La croissance japonaise fait rejaillir la confiance des investisseurs
Voilà de quoi regonfler la confiance dans la stratégie du gouvernement japonais de Shinzo Abe. Le PIB japonais a finalement enregistré une croissance de 4,1% en rythme annuel au premier trimestre, alors que l’estimation préliminaire était de 3,5%. Une révision qui s’explique par une contraction moins forte que prévu des investissements des entreprises, de 0,3% par rapport au trimestre précédent, contre -0,7% annoncé en première estimation, ainsi que par un renforcement plus important que prévu des stocks des entreprises. Par ailleurs, la solide augmentation des commandes extérieures du pays a été confirmée à 3,8% sur le trimestre.
Parallèlement, l’excédent de la balance des comptes courants s’est renforcé à 750 milliards de yens au mois d’avril, soit plus du double des prévisions du consensus. «L’affaiblissement du yen en avril a dopé la valeur des entrées de capitaux au Japon, mais il y a peu de changement dans la tendance de la balance commerciale. Les exportations se redressent progressivement, mais la croissance n’est pas assez importante pour compenser l’augmentation du coût des importations», estime Junko Nishioka, chef économiste chez RBS Securities. Le déficit de la balance commerciale a atteint 818,8 milliards de yens en avril.

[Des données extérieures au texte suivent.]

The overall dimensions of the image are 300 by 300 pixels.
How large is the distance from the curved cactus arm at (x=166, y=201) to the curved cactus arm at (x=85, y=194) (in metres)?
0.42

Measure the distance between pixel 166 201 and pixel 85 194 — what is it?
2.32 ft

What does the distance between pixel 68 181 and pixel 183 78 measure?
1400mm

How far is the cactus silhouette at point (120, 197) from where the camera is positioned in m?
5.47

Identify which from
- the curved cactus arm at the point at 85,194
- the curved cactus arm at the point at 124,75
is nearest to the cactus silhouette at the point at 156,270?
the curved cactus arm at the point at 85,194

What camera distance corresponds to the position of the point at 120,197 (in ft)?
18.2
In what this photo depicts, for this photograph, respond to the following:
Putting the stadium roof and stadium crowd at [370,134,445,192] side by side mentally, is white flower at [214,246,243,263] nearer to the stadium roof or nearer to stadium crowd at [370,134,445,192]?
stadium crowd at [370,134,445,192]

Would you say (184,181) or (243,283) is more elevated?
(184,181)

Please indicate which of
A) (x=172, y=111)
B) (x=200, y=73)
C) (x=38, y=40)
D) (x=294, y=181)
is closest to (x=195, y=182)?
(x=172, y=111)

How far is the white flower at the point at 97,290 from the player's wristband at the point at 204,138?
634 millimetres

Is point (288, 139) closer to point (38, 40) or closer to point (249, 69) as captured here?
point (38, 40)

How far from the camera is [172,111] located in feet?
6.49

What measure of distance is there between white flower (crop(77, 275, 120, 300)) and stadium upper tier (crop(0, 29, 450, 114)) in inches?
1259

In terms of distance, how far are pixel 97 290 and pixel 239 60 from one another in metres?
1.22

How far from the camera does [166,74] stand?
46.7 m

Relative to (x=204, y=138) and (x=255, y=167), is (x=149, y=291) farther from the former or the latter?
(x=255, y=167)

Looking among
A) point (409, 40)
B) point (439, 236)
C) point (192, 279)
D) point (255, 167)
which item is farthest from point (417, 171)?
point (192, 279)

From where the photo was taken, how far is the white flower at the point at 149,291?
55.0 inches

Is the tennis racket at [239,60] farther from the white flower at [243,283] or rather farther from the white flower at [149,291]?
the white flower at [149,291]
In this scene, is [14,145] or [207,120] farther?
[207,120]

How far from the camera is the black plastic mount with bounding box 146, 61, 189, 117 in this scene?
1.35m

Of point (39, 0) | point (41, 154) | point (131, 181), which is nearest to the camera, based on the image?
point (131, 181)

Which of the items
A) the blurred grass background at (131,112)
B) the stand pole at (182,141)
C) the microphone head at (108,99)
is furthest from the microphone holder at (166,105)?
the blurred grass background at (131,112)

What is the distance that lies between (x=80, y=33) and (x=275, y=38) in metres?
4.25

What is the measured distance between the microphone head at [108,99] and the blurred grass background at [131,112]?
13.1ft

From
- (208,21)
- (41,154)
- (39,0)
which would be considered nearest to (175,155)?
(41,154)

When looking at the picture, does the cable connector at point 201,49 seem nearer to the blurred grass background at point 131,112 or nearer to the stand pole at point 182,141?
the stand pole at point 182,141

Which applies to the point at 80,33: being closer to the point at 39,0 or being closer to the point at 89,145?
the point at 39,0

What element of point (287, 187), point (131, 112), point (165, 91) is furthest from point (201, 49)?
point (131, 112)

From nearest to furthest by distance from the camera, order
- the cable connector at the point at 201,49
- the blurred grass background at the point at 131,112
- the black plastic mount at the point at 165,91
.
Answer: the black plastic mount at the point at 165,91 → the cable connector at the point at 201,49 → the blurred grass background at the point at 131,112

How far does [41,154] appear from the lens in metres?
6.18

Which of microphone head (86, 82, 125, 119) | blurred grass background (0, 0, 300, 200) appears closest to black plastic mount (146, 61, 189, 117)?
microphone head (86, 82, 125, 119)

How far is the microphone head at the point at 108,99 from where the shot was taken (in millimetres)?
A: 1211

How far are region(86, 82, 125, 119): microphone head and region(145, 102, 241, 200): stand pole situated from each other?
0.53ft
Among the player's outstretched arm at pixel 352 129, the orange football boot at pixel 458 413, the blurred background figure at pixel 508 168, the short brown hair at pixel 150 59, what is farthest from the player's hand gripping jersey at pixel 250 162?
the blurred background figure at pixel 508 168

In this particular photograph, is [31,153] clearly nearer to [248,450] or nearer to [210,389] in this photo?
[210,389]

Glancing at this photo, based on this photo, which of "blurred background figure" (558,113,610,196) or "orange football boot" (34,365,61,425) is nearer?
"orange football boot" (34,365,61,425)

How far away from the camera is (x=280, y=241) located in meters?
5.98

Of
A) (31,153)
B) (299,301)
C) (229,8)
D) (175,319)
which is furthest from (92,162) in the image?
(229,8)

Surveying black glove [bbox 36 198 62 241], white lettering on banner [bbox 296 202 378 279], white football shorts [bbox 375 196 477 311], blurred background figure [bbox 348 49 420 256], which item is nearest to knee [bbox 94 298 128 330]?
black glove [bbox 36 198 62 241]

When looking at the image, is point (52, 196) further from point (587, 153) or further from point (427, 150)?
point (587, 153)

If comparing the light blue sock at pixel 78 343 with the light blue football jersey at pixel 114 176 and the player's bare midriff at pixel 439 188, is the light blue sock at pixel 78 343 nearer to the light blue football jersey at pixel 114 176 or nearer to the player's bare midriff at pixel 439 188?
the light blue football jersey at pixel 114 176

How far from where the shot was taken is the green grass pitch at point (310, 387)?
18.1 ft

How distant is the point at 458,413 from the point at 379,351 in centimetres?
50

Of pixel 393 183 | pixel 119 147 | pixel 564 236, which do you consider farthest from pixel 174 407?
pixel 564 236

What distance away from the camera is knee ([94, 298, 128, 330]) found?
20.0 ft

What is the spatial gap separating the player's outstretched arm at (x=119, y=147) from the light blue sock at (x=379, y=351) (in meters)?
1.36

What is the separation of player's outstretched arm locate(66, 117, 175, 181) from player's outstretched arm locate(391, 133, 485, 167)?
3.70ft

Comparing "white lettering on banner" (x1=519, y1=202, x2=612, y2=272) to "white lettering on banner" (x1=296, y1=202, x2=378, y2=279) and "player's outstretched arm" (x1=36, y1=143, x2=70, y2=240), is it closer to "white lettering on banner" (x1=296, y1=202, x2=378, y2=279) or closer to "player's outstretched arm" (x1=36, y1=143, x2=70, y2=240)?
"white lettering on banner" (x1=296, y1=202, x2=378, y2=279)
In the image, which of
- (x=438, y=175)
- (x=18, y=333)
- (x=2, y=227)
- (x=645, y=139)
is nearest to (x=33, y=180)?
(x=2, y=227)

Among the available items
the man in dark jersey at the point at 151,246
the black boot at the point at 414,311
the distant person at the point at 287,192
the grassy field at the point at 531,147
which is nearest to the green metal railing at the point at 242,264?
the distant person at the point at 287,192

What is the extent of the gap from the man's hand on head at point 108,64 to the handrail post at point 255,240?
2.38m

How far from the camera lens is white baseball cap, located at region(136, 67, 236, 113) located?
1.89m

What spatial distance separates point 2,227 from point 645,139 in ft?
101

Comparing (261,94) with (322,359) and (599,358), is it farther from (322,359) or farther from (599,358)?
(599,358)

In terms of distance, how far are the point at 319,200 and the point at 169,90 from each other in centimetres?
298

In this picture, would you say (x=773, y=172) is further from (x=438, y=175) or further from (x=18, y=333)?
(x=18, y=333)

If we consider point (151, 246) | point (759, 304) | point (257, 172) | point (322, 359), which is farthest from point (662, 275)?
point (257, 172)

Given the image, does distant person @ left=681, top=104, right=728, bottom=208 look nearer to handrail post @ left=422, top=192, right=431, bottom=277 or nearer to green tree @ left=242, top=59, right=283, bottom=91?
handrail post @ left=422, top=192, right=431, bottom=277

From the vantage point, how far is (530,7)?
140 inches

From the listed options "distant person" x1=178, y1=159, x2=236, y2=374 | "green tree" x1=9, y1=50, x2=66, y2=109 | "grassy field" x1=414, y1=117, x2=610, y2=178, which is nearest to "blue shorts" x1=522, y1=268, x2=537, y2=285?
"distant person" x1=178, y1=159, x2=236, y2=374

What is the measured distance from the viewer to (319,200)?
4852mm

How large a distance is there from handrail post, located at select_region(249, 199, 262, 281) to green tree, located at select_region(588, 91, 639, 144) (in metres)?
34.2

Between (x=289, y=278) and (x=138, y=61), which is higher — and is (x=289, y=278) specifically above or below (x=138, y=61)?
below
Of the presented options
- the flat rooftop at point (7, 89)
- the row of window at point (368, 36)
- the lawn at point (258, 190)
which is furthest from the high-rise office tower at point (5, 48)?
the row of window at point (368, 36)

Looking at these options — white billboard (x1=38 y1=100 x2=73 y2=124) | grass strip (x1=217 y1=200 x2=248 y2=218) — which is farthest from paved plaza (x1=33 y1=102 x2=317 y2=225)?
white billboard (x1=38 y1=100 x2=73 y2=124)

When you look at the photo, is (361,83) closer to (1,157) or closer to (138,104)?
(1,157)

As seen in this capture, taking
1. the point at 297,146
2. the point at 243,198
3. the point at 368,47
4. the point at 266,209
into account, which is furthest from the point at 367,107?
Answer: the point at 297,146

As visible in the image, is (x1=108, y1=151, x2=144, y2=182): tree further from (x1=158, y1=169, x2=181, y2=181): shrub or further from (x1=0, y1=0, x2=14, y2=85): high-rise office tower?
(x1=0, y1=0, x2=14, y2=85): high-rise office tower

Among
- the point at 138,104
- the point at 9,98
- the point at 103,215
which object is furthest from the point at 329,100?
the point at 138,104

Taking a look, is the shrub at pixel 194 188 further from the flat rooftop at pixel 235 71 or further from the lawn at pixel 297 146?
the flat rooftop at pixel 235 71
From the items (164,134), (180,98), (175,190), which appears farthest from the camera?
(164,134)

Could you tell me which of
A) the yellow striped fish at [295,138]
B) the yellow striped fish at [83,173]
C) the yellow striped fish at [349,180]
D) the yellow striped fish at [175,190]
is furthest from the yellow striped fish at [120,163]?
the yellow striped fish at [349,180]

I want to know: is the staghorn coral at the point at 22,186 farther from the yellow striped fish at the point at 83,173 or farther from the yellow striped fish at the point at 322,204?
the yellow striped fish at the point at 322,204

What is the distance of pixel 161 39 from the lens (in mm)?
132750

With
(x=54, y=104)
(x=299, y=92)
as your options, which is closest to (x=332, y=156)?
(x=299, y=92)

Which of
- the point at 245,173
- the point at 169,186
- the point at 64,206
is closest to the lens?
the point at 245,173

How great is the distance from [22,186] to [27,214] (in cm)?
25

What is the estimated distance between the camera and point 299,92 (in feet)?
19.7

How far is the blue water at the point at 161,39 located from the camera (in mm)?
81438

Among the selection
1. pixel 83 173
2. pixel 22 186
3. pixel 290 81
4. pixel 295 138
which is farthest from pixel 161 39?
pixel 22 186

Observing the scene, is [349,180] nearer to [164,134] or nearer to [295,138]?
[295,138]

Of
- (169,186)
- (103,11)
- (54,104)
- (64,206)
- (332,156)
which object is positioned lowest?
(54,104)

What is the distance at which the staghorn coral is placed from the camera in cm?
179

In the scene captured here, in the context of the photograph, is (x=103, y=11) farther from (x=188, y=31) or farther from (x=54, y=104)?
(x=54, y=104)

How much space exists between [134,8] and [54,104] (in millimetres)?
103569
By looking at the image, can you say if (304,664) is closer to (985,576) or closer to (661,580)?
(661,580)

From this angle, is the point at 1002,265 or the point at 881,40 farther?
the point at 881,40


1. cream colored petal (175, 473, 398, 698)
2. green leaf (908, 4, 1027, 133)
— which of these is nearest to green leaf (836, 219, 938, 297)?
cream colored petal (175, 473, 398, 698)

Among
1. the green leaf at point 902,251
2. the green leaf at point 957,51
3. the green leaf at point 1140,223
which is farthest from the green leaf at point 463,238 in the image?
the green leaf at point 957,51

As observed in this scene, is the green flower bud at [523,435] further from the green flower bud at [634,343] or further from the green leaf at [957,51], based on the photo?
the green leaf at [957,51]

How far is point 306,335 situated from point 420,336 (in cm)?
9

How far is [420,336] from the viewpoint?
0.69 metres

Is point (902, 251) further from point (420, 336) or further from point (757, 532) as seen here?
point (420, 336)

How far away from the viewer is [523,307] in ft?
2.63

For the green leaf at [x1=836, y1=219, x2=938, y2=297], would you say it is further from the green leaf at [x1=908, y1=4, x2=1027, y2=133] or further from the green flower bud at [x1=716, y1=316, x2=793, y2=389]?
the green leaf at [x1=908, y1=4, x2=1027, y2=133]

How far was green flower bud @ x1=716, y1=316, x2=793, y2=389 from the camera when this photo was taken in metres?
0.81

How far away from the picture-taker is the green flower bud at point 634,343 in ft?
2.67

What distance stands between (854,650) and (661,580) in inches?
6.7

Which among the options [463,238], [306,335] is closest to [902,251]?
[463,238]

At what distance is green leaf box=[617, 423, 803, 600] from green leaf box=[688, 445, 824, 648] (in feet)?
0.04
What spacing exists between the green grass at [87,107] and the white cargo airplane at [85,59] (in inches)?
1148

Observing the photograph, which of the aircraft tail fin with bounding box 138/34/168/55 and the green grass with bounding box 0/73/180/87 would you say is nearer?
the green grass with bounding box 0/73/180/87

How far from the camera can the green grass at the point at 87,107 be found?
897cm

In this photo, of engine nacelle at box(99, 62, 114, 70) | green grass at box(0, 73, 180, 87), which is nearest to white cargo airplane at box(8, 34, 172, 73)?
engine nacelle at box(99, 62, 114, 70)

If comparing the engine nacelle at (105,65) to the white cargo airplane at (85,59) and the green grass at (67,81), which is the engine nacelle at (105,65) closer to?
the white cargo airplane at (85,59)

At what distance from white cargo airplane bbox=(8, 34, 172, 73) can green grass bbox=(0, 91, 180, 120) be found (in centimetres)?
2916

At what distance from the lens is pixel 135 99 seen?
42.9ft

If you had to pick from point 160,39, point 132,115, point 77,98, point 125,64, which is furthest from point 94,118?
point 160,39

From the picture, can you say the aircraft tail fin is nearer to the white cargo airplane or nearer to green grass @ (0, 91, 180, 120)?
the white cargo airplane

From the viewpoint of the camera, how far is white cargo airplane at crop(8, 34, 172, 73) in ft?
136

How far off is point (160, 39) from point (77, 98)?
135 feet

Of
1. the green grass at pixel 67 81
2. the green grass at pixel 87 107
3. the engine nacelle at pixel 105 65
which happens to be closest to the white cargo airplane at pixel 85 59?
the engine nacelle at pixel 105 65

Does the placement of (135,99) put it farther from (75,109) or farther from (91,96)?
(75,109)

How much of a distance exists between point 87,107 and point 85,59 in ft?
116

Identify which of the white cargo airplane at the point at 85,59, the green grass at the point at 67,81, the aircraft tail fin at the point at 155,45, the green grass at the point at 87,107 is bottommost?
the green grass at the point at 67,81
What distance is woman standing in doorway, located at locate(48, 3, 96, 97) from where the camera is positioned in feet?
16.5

Suite à la publication de ces chiffres, l’indice Nikkei s’envolait de plus de 3% à la mi-séance. Il reste en retrait de 15% par rapport à son plus haut atteint le 22 mai mais en hausse de 28% depuis le début de l’année. Le taux à 10 ans reculait légèrement à 0,84%, à bonne distance du plus haut de 1% atteint le 23 mai, mais loin du plus bas de 0,315% atteint le 5 avril. Le yen repartait sensiblement à la baisse ce matin pour atteindre 98,24 contre dollar, après être tombé à 96,97 vendredi. Il reste plus élevé de 5% que son point bas du 22 mai, mais en baisse de 13% depuis le début de l’année.
La réunion de deux jours du comité de politique monétaire de la BoJ qui débutait cette nuit est d’autant plus attendue que le gouvernement a les mains liées par des élections de la Chambre haute qui se tiendront le 21 juillet ainsi que par la réunion du G8 qui se tient la semaine prochaine et durant laquelle Shinzo Abe devra défendre la «troisième flèche» de son programme de relance auprès de ses partenaires qui craignent un affaiblissement trop fort du yen.
Dans ce contexte, si une rallonge sur le programme de rachat d’actifs, qui vise déjà un doublement de la base monétaire en deux ans, ne semble pas envisagée, «la possibilité de mesures supplémentaires, sur le mode du programme LTRO de la BCE par exemple, est de plus en plus évoquée sur les marchés de taux et obligataires japonais», indique Citigroup.